New York Jets' Laveranues Coles pushes past New England Patriots' Ellis Hobbs on his way to a third-quarter touchdown in NFL football action Sunday, Sept. 17, 2006, in East Rutherford, N.J. The Patriots won, 24-17. (AP Photo/Julie Jacobson)

--LG Pete Kendall (left hamstring) was inactive. Norm Katnik, who had replaced him against Tennessee, started both halves Sunday but was pulled in favor of Adrian Jones, normally a tackle.

--RB Kevan Barlow didn't start (Derrick Blaylock did), but Barlow apparently has moved past Blaylock in the pecking order. Barlow had 14 carries for 42 yards while Blaylock had only six attempts for 7 yards.

--K Mike Nugent rebounded from his woeful opening-day performance, in which he missed a PAT and two field-goal attempts, by connecting from 42 yards on his only FG try. He also was 2-for-2 on extra points.

--S Kerry Rhodes had an outstanding game with 11 tackles, including 10 solo stops, a strip sack and a pass breakup.
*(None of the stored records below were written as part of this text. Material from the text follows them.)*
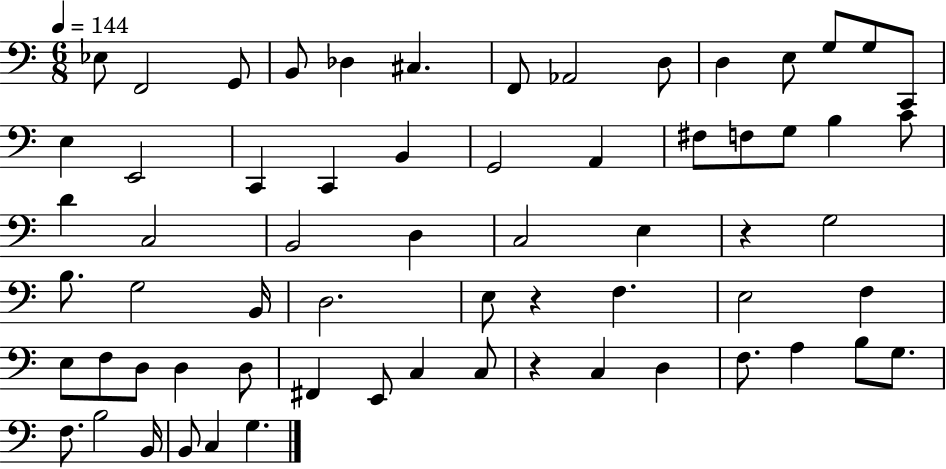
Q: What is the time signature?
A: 6/8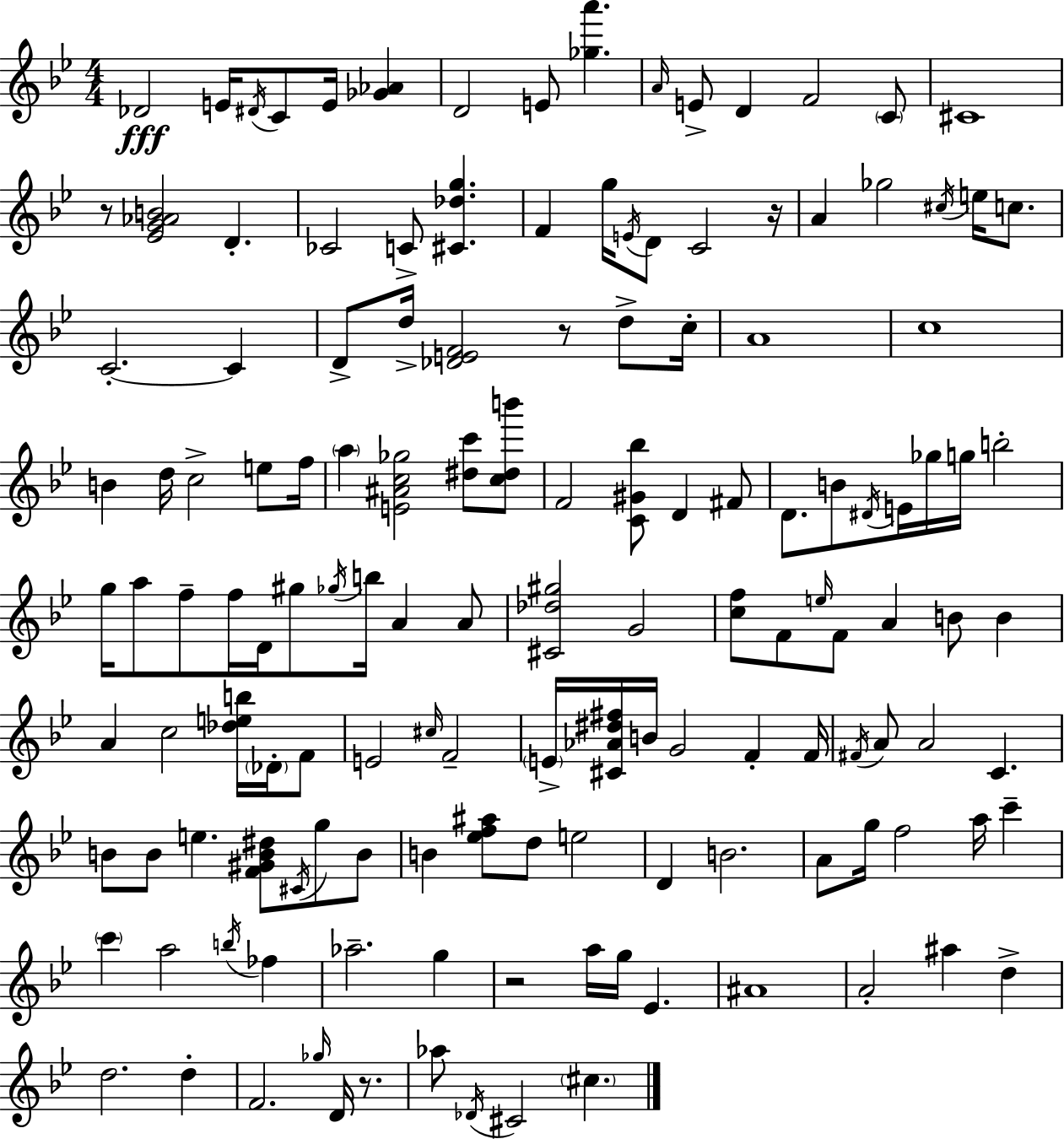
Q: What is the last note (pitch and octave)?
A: C#5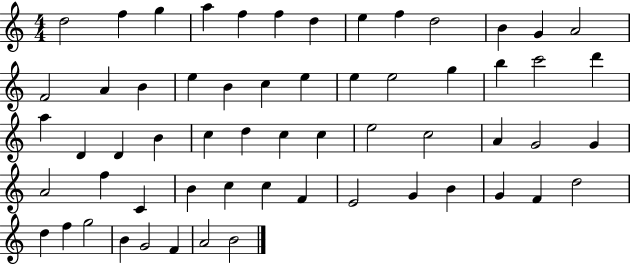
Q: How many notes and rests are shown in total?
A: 60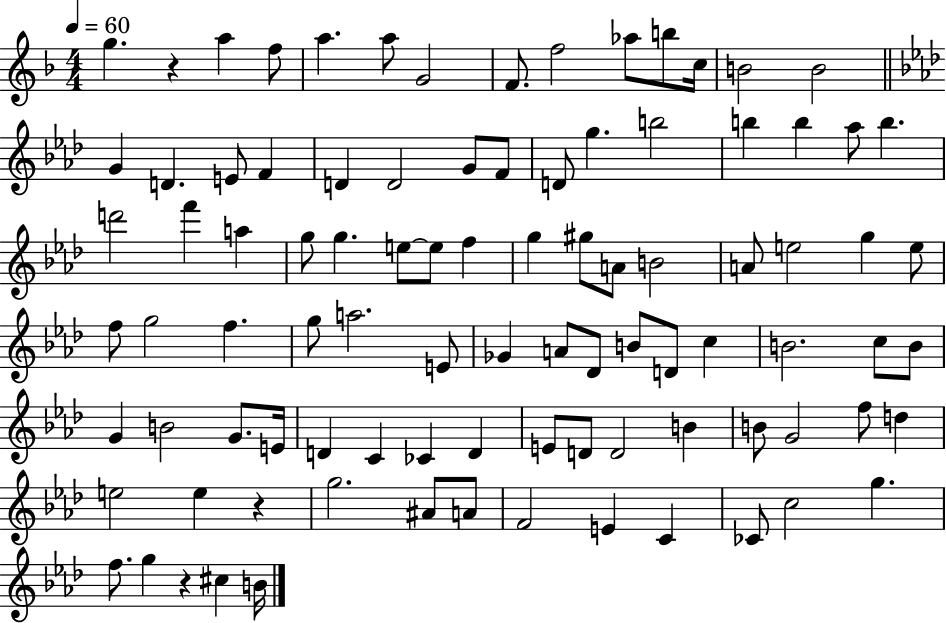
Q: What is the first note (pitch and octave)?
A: G5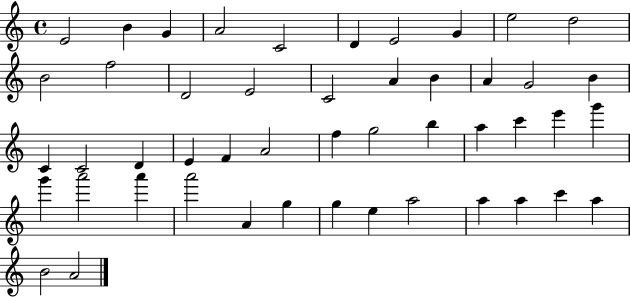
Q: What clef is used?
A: treble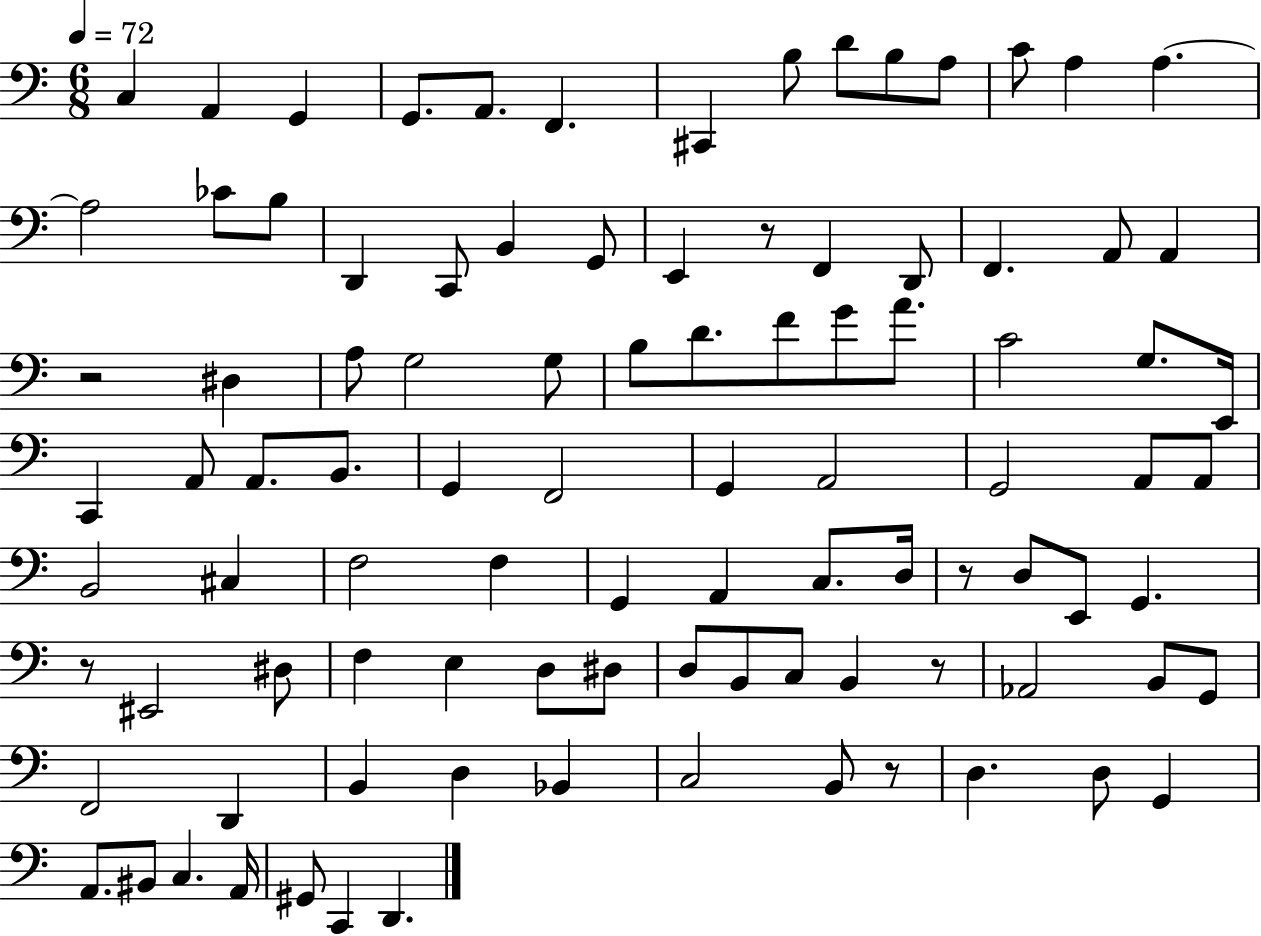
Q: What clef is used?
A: bass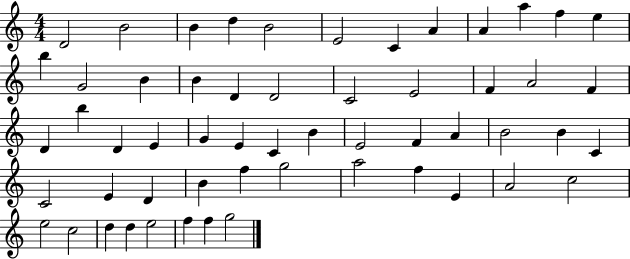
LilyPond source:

{
  \clef treble
  \numericTimeSignature
  \time 4/4
  \key c \major
  d'2 b'2 | b'4 d''4 b'2 | e'2 c'4 a'4 | a'4 a''4 f''4 e''4 | \break b''4 g'2 b'4 | b'4 d'4 d'2 | c'2 e'2 | f'4 a'2 f'4 | \break d'4 b''4 d'4 e'4 | g'4 e'4 c'4 b'4 | e'2 f'4 a'4 | b'2 b'4 c'4 | \break c'2 e'4 d'4 | b'4 f''4 g''2 | a''2 f''4 e'4 | a'2 c''2 | \break e''2 c''2 | d''4 d''4 e''2 | f''4 f''4 g''2 | \bar "|."
}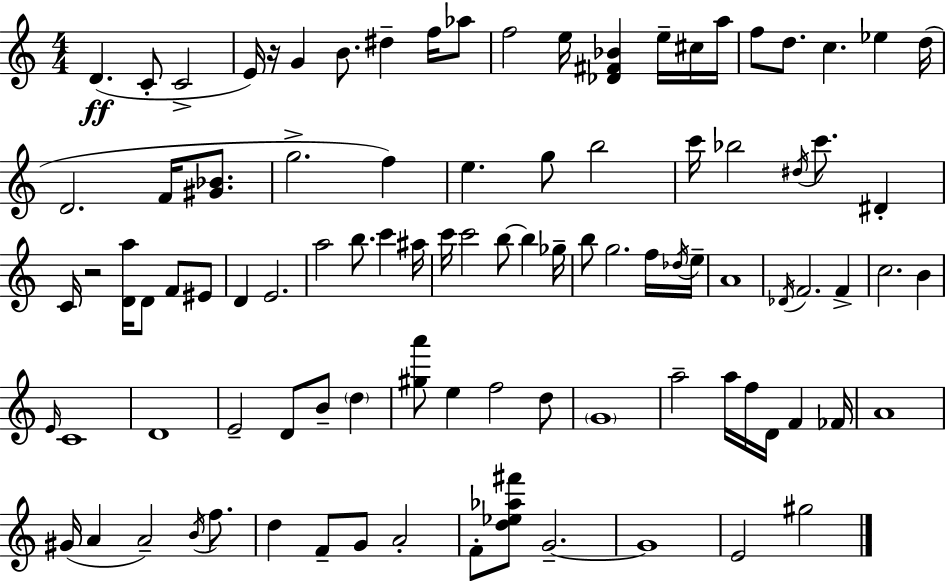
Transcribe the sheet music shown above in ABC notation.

X:1
T:Untitled
M:4/4
L:1/4
K:C
D C/2 C2 E/4 z/4 G B/2 ^d f/4 _a/2 f2 e/4 [_D^F_B] e/4 ^c/4 a/4 f/2 d/2 c _e d/4 D2 F/4 [^G_B]/2 g2 f e g/2 b2 c'/4 _b2 ^d/4 c'/2 ^D C/4 z2 [Da]/4 D/2 F/2 ^E/2 D E2 a2 b/2 c' ^a/4 c'/4 c'2 b/2 b _g/4 b/2 g2 f/4 _d/4 e/4 A4 _D/4 F2 F c2 B E/4 C4 D4 E2 D/2 B/2 d [^ga']/2 e f2 d/2 G4 a2 a/4 f/4 D/4 F _F/4 A4 ^G/4 A A2 B/4 f/2 d F/2 G/2 A2 F/2 [d_e_a^f']/2 G2 G4 E2 ^g2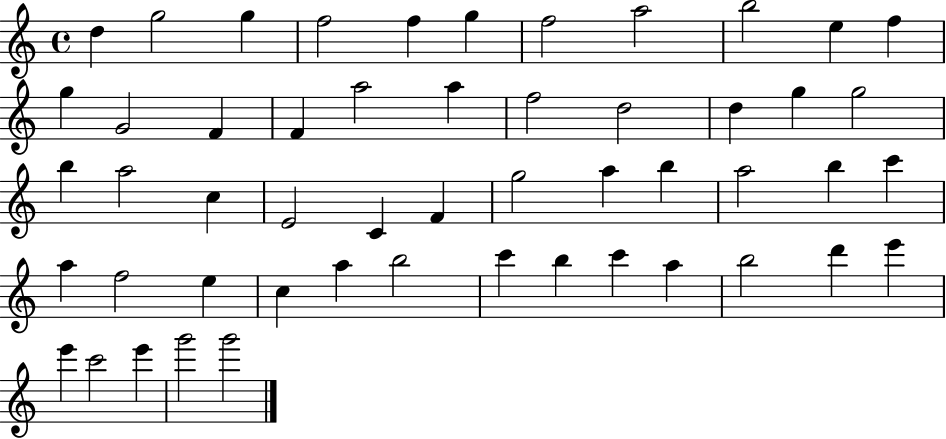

--WRs Jerricho Cotchery (six receptions, 121 yards) and Laveranues Coles (six receptions, 100 yards) became the first Jets to reach 100 receiving yards in the same game since RB Richie Anderson and WR Dedric Ward did it against Baltimore in the 2000 season finale.

--WR-PR Tim Dwight (thigh) who was limited in practice all week, was inactive. Leon Washington had one punt return for 6 yards.